===== Text extract
Hacker News new | ask | show | jobs
by RobotToaster 97 days ago
If you're looking for a new platform lemmy is probably your best bet, at least if a server goes down everything is still saved on federated servers.
2 comments

I do have a lemmy account, but have not really returned to it in a while. Maybe I haven't found the right communities yet, but it had nothing about it that felt engaging. People upvoted, but nobody talked. No interaction. Digg felt more alive from day one. I replied to a post in a niche community with ~100 members and only afterwards realized it was @justin.
My experience with lemmy has not been nice. A majority of people there are just downright awful, and the mods are often power-hungry and overzealous in their actions. Many times entire servers are defederated from many others due to how a large percentage of their users behave.

Example: https://0x0.st/8RmU.png

Lemmy has the same energy as ice: a bunch of rejects from other mod communities showing up to render their version of justice upon federated folks
Despite its flaws, X seems to have a better balance between what's allowed and what's not than other non-niche social networks.
Fuck X. Various people can shove that 'better balance' completely up their jaXie.
You should really get help for that Musk derangement syndrome.
==========
:: Requirements ::
1. List every social platform that the comments in the forum thread mention by name, leaving out the site header.
2. Print the part of the forum thread word for word, starting with "My experience with" and going on through "their users behave.".
3. Write what follows the last comment in the forum thread.
===== Extracted records
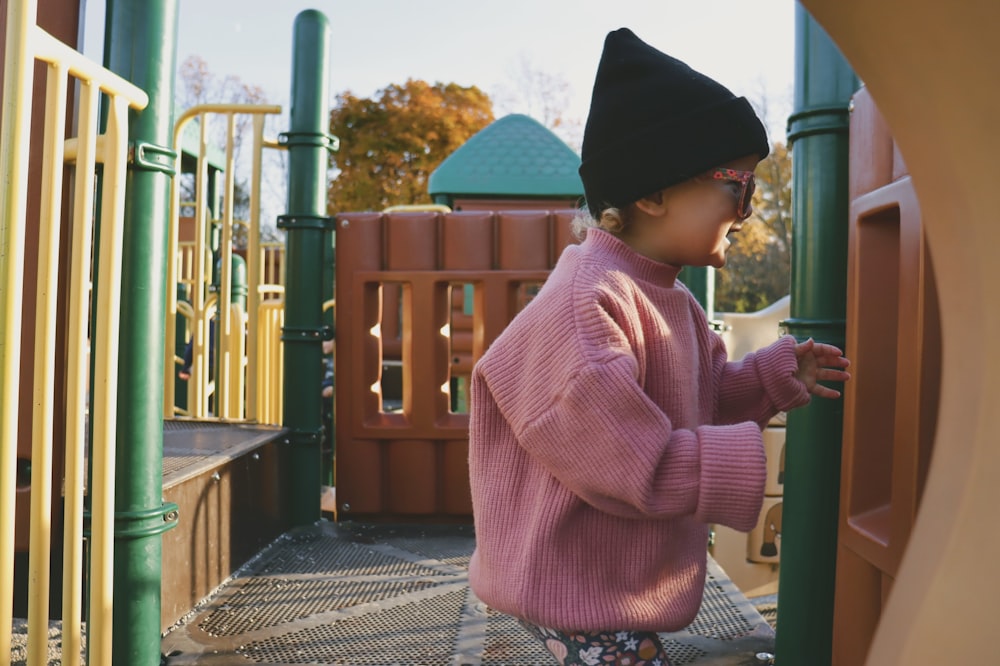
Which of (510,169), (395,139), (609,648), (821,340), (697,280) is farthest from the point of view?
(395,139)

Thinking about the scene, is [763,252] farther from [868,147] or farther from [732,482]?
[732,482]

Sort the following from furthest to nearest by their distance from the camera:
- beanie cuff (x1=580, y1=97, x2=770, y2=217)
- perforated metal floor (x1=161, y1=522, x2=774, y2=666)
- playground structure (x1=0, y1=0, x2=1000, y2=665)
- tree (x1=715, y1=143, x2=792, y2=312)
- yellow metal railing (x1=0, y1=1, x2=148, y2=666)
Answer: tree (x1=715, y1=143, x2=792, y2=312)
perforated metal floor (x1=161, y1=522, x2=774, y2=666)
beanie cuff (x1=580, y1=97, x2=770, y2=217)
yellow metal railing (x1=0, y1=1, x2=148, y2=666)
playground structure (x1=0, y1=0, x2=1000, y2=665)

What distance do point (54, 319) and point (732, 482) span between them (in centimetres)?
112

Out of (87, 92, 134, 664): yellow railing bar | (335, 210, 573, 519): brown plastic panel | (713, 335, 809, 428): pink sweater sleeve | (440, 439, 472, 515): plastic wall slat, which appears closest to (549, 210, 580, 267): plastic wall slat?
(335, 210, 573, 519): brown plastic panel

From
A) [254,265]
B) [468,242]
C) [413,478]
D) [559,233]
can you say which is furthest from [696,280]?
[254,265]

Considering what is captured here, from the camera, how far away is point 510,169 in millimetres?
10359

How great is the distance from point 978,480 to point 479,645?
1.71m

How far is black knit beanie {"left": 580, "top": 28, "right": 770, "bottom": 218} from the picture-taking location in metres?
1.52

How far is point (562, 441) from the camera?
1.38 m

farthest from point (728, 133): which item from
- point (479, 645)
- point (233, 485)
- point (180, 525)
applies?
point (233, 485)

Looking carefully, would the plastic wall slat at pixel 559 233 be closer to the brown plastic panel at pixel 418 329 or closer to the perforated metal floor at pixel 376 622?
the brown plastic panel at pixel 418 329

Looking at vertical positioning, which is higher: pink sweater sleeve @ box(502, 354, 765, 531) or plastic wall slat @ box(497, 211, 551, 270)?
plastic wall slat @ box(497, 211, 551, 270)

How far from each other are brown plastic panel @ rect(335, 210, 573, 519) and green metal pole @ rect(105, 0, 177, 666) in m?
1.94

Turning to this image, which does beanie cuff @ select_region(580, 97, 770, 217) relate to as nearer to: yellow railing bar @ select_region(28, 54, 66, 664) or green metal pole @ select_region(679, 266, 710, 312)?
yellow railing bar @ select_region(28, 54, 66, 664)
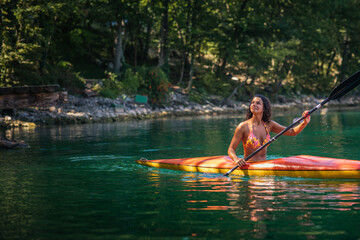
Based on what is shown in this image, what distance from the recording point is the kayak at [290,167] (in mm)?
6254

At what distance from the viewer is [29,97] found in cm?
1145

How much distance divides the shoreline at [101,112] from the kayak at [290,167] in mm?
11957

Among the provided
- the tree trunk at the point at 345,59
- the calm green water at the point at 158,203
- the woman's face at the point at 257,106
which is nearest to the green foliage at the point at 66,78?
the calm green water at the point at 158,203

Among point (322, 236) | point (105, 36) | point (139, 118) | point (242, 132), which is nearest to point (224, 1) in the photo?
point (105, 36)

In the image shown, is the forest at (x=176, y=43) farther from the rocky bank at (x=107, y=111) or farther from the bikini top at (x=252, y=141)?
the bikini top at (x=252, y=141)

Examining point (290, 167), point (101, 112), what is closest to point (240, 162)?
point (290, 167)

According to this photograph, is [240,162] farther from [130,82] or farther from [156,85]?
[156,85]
==========
:: Task answers ::
1. Lemmy, Digg, X

2.
My experience with lemmy has not been nice. A majority of people there are just downright awful, and the mods are often power-hungry and overzealous in their actions. Many times entire servers are defederated from many others due to how a large percentage of their users behave.

3.
Hm. It's unclear if the second comment is in good faith. If it's not, it's OK for it to be deleted. In my opinion there is a huge problem with Reddit mods: they are perceived as draconian, yet they actually remove only 1% of bad comments. It's pretty much impossible to moderate successfully on a per-comment basis in any sizeable community. So, the mods only moderate submissions.
Yeah, the primary instance (lemmy.ml) isn't the best.

I use mander.xyz, it's science focused, but they also have a policy of only de-federating instances that host CSAM.

Isn't the biggest instance Lemmy.world? I thought .ml was the oddball fringe dominated by tankies.
Where is that policy located? I could not find it.

Their /instances page also only shows a single blocked instance, whereas something like programming.dev shows lots of questionable instances blocked.

Honestly, I couldn't find it either, but the owner talks about it in his post about blocking threads https://mander.xyz/post/1062661
> A majority of people there are just downright awful, and the mods are often power-hungry and overzealous in their actions.

If you're telling me it's _worse_ than reddit in this regard, I can only imagine how terrible it is.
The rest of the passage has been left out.